The Sachs image is from 1t least 1993, as it's done in Brilliance, which was released then. It's also in 256 colors, versus Treister's images from 1995 done when the maximum number of colors was 32. Unless you had a paint program capable of Hold And Modify mode, which DPaint was not at the time. (And Extra Half-Brite did not exist until the A2000 and A500 came out in 1987.)

So let's have a more equal comparison: here's an image from Defender of the Crown (1986). http://amiga.lychesis.net/artist/JimSachs/DefenderOfTheCrown...

And here's an image from Avril Harrison in 1985, which might have been one of the demo images that shipped with DPaint - I know several of her works were on the disc: http://amiga.lychesis.net/year/1985/AH_Waif.html

And of course how about Harrison's 1985 image of Tutankhamun's death mask, which was both on the disc and on the cover of the box? http://amiga.lychesis.net/year/1985/AH_KingTut.html


Treister's images are dated 1991-1992!


Ah, yes, they are. I misread the dates somewhere. My bad.


The problem with "Amiga Lagoon" is that it's too twee -- it's kitsch. Like all kitsch it attempts to score points by appealing to our unconscious reaction to "pretty" things, as well as simplistic emotions like nostalgia or sentimentality.
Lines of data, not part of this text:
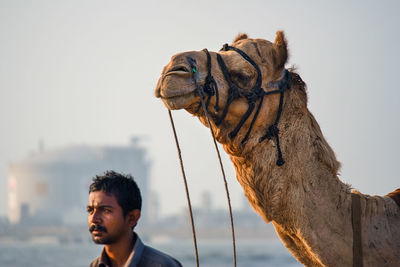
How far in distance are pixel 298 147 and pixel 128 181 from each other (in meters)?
1.00

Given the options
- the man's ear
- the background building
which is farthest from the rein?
the background building

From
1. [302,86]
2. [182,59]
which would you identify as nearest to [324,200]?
[302,86]

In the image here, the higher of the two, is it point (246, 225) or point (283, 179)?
point (246, 225)

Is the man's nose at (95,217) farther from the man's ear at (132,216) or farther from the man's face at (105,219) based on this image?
the man's ear at (132,216)

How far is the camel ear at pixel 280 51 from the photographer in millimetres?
4281

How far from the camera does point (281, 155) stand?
417 centimetres

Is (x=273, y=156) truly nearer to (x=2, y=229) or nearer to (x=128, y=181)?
(x=128, y=181)

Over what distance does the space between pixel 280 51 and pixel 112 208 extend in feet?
4.33

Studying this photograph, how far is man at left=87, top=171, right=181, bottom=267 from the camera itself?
11.9 ft

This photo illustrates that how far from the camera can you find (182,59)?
3.98 metres

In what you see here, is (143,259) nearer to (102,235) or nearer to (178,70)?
(102,235)

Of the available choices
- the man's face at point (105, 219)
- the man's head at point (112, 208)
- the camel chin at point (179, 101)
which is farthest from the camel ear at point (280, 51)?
the man's face at point (105, 219)

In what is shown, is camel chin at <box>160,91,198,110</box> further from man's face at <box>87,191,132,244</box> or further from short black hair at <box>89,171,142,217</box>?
man's face at <box>87,191,132,244</box>

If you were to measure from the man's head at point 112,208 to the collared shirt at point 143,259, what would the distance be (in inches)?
3.7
What's the theme or concept being explored here? That the Amiga's media fidelity is such that it can serve as a window onto another, paradisical world? There, I just solved the puzzle. You don't really need to think when observing this piece. It's all right there, spelled out for you.

By contrast, Suzanne Treister's work raises more questions than it does answers. Looking at them makes you feel a certain way, and you have to sit down and puzzle out why it makes you feel that way -- and even then, answers may not be forthcoming. The piece exists in a limbo of different possible interpretations; exploring these, and finding contradictions between them, adds depth to the work and the audience's appreciation of it.
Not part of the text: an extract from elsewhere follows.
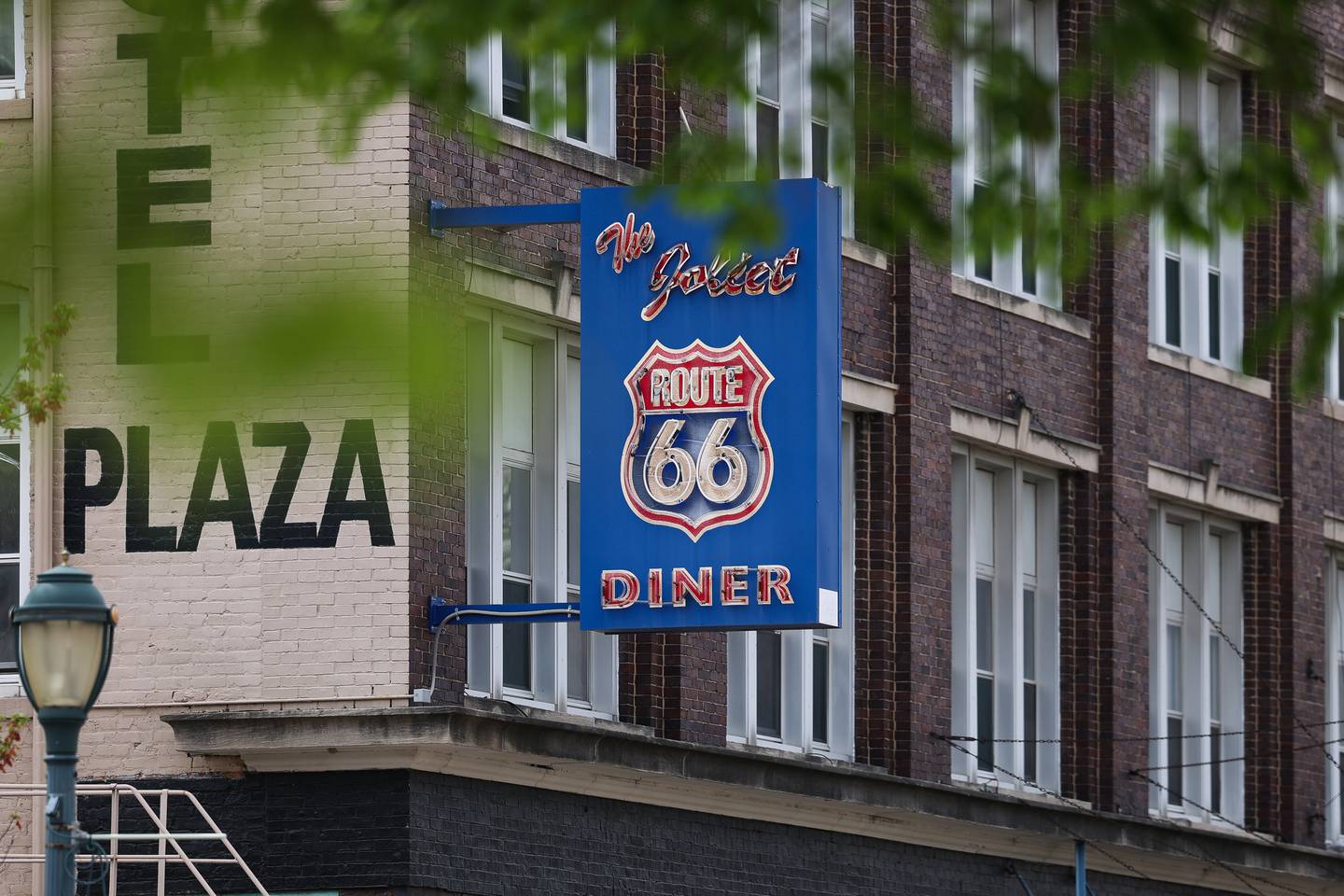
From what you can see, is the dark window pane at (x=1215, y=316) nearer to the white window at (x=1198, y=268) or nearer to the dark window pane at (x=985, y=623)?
the white window at (x=1198, y=268)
Conversely, I believe that a true artist is one who has mastered the medium, and then uses that as a means of expression.
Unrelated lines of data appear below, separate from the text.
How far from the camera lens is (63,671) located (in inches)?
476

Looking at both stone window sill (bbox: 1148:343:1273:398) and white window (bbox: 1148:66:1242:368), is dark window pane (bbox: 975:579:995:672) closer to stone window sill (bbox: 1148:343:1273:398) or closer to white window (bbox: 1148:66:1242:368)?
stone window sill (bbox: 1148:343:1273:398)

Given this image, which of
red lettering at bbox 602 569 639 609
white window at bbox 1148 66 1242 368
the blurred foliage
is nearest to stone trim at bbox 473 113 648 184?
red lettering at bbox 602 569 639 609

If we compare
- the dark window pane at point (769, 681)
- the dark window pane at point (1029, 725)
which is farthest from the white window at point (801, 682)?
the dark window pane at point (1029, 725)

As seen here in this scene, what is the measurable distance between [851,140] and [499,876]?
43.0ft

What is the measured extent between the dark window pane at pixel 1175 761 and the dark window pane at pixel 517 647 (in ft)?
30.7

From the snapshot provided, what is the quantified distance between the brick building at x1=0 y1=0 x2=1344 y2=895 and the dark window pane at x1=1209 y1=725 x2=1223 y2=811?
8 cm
To be honest, I don't see that quality in this particular set Treister's images. Copying and pasting some bitmap brushes, adding inane captions, only give the illusion of profundity.

Nevertheless, I really value your comment - it's illuminating!


My impression from modern art galleries I went into was not "social critique". Very little of that was in social critique category.

The realism is not the achievement anymore, because people can do drawings that look like photos.


> My impression from modern art galleries I went into was not "social critique". Very little of that was in social critique category.

It's almost never quite so direct as that. Rather, the job of an art piece, especially in conceptual art, is to take some aspect of the way audiences typically view a work -- or any object -- and challenge it. Turn it on its ear somehow. Because there's nothing universal about what we find beautiful, what we find happy or sad, how we respond to color or light or space, etc... all these things are indoctrinated in us by the consumerist society that surrounds and pervades us. The purpose of contemporary art is to challenge that, to offer an alternative. To counter the desires and judgements that have been ingrained into us since childhood by capitalism.

As such, art isn't really art unless it's anti-kitsch, because kitsch affirms consumerism. Being "anti-kitsch" in this way is like being "anti-racist": inasmuch as you fail to adequately oppose kitsch you are kitsch. Damien Hirst's The Physical Impossibility of Death in the Mind of Someone Living was art because Hirst offered a novel challenge to how we view life and death, or living and dead things. Having done so, however, any subsequent pickled animals would not be novel. They would be kitsch -- trite reproductions, shallow copies of what Hirst had accomplished.


Get the same feeling. And many of them even don't feel like game art or even something that games would look like. There is no purpose with many elements. Just some elements pasted or moved as a brush.


This is vaporwave af, 20-25 years before we even knew vaporwave was a thing.


Perfection.

I really miss the Internet.


The structure may be proto-vaporwave, but the effect feels more like a curse. I think I'll clear my cache after this one, and recommend you to do the same.